My Dissertation - Week 0

I'm back again, sorry for the lack of posts. I worked very hard at university and the downtime I did have I spent playing games and going out! The student life will soon be over for me, I should make the most of it right?


My new blog series - Dissertation

This series of blog posts, tagged with Dissertation will all be about my dissertation! Who'd have thought!?

Like the blog posts of my Industrial Year, this series will act as a journal for my progress. I'm aiming to publish one post a week and I've got a tight schedule that I'll probably share in the next post.


What is my project?

You may recognise this logo, it's from a Hackathon project while at IBM! For my dissertation I'll be recreating the project as a software engineer, that means it'll be built properly and not hacked together under time pressures!

As a brief overview, the project aims to give people an easy way to find things to do in a given location and plot a route for you to do all these things it's found; An itinerary generator!

I'll be developing the project using the eXtreme Programming (XP) for one person, this means that I'll do a little planning each week before starting work for the iteration.

Each blog post will explain the tasks set for the iteration and my progress in the tasks.

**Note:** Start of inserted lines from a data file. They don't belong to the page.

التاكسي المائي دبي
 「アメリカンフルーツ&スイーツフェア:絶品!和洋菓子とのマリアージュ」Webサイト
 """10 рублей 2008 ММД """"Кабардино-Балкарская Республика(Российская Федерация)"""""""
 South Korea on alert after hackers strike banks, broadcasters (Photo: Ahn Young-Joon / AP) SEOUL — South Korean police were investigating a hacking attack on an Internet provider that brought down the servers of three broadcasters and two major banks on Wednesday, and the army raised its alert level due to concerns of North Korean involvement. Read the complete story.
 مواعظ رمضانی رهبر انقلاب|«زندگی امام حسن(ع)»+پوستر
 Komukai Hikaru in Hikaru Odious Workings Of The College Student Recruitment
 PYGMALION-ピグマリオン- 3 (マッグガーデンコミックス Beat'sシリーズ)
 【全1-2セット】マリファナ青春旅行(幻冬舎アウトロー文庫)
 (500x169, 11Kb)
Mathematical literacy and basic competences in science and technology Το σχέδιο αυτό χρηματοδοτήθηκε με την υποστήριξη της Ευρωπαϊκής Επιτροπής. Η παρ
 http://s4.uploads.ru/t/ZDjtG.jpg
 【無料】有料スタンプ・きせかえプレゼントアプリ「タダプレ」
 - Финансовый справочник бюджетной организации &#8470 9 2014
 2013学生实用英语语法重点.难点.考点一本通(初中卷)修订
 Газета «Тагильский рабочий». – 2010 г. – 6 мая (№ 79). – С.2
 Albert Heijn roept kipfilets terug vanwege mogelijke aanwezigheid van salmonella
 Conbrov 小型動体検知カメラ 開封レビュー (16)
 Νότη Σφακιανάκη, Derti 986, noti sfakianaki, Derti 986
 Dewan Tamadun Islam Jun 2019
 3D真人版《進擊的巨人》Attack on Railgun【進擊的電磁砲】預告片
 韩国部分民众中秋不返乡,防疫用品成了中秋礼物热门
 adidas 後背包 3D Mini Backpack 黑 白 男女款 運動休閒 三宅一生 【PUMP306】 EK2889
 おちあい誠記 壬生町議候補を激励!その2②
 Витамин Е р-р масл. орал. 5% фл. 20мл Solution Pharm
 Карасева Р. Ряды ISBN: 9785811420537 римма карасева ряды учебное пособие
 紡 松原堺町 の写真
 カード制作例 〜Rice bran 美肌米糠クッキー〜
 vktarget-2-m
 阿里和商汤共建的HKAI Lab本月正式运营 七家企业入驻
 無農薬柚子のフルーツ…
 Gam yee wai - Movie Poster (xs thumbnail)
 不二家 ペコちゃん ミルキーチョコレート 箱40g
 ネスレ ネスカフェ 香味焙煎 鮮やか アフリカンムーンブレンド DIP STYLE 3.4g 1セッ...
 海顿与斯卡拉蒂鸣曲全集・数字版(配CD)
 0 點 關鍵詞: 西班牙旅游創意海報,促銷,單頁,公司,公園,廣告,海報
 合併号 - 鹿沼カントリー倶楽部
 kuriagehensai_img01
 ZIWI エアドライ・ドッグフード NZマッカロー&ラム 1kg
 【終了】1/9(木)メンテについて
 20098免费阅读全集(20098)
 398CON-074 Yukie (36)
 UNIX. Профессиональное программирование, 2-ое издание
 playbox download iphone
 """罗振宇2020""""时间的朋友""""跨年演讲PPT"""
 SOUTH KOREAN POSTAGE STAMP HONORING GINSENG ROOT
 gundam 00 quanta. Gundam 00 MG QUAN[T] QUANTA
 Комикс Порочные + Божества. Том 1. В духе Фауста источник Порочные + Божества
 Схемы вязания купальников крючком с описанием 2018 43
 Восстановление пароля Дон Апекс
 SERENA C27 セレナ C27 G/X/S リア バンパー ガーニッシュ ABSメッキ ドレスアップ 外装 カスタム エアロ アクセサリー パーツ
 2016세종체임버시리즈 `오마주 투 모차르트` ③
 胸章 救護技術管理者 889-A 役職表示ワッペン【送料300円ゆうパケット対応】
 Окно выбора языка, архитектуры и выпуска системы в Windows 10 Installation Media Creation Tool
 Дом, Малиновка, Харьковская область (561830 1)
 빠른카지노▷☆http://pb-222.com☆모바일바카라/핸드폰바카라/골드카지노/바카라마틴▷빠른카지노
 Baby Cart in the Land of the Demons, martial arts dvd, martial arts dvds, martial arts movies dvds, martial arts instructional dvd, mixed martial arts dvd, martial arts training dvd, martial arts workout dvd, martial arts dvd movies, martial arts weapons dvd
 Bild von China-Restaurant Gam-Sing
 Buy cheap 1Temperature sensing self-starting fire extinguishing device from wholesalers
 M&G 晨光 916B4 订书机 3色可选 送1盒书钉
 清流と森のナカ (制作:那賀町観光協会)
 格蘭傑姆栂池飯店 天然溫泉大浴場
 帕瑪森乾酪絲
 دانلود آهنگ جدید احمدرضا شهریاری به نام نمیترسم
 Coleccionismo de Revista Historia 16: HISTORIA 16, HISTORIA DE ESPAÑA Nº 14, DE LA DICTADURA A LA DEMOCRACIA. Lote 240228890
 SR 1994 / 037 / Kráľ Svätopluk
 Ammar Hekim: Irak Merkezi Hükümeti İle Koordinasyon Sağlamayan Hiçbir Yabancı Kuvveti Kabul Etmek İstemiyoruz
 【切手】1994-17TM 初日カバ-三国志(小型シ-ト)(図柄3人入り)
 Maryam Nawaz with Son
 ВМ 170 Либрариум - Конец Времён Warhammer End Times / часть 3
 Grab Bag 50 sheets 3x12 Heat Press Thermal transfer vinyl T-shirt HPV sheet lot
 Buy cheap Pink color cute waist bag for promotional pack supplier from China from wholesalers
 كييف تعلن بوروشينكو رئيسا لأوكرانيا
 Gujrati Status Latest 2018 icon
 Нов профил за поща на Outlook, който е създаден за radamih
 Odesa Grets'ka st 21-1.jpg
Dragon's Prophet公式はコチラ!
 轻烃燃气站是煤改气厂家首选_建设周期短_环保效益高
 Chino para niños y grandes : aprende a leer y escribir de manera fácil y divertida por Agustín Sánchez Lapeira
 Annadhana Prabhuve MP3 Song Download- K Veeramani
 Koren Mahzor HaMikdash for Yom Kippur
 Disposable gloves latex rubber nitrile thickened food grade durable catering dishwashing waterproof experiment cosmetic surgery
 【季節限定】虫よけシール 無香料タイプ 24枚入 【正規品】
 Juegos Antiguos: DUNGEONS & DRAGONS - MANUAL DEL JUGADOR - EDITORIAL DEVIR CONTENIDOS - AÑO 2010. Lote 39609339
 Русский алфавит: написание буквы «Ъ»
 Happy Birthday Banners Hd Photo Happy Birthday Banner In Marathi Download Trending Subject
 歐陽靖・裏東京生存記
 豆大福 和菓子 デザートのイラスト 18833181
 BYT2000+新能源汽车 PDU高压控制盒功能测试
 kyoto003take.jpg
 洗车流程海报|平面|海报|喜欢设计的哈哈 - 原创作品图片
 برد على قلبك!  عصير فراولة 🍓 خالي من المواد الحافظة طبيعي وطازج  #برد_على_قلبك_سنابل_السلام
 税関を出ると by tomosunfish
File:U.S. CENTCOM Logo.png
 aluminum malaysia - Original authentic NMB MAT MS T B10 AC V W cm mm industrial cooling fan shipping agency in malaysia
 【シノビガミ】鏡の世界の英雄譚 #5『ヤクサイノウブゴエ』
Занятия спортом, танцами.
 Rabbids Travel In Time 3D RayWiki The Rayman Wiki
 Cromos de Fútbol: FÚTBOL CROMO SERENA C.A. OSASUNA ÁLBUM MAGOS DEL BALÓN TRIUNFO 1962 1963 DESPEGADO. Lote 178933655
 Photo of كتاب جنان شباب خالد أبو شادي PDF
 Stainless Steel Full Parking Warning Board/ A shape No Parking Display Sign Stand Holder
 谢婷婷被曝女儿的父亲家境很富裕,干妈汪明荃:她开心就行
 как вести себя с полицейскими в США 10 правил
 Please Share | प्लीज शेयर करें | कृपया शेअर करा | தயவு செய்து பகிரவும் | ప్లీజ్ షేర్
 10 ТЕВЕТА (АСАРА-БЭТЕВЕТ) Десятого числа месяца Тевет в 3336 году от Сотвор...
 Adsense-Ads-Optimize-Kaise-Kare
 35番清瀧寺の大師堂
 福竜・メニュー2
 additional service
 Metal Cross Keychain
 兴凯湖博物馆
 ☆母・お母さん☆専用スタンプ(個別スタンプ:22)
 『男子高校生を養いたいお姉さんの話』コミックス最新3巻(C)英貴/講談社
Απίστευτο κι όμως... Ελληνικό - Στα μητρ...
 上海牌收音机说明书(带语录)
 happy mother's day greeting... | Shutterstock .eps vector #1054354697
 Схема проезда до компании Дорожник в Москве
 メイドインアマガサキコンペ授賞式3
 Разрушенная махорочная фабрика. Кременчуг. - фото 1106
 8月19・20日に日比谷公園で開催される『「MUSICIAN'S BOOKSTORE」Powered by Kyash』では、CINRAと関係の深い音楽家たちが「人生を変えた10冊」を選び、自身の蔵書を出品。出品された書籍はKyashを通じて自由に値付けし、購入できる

So now we're onto the main part of this post.

This weeks task

This week (or according to my Gantt chart, next week) my task is to investigate server configurations, with regards to Node.js. I am planning on using Node.js as the back-end of my application for a few reasons, such as:

  • JavaScript for the fullstack, no added layers like you would have with PHP running on Apache or Nginx.
  • The application is not CPU-intensive and can do without the overhead that comes with something like Ruby on Rails.
  • NPM (Node Package Manager) is fantastic, it's like Gems for Ruby but they're installed locally not globally.
  • Asynchronous requests, WebSockets make this possible for other languages but it takes a little more effort.

Why not Ruby (on Rails)?

One of the big positives about Ruby is that you can run database migrations with little effort. However this is pointless because my project is not going to use a database yet and even if it did, it would be trivial. Nothing that would require me to use migrations more than a few times for non-complex schemas.

A double-edged sword is that the Ruby on Rails framework is opinionated. This is great when you want to follow the grain of the framework, this is why Ruby on Rails is used for large teams or projects that can be handed off. It's easy to understand from a newcomers perspective. What if you want to do something unusual? You'll likely spend a lot of time fighting the Rails framework and figuring out how it would like you to implement the solution rather than actually doing it!

Performance-wise Ruby on Rails is slower than Node.js by no small margin, especially for a back-end as succinct as what I'm planning. Adding the Rails framework to my back-end will only encumber it.

Why not PHP?

The biggest issue I have with using PHP for this project is the fact that a PHP application is instantiated every time a connection it made. It is also slower than Node, like Ruby on Rails (Node is really fast). Node.js has better separation of concern than PHP, I'm sure we're all guilty of embedding PHP in our HTML and telling ourselves that it's okay.

Why use Node.js?

Node.js breaks tradition for many web-serving techniques, usually a new connection spawns a new thread which in turn boots-up the application. Node.js operates on a single thread, using non-blocking I/O calls to optimise the throughput and scalability. This means that it can support many more concurrent connections than the traditional technique, where each thread takes up a little more RAM on the server and will eventually max-out the available resources.

Image source - Toptal blog

Node.js can theoretically handle over a million concurrent connections, which is a lot of users, right?

The real worry with the single-thread approach is that heavy computation on the server-side can block the thread, with my application that isn't a worry. It's computationally inexpensive and is more focused on being able to have lots of users at any given time.

A big issue with Node.js is the fact that an uncaught error will stop the application dead in it's tracks. Uncaught errors cause the application to terminate. This can be solved by using an npm module like Forever, which would restart the application whenever it stopped running.

Node.js offers speed and a nonblocking I/O API. Node.js was created because concurrency is difficult in many server-side programming languages, and often leads to poor performance. Node.js provides an event-driven architecture and a nonblocking I/O API that optimizes an application's throughput and scalability. Developers write simple code and Node.js takes over. Node.js uses an event loop, instead of processes or threads, to scale. Callbacks are defined, and the server automatically enters the event loop at the end of the callback definition. Node.js exits the event loop when there are no further callbacks to be performed.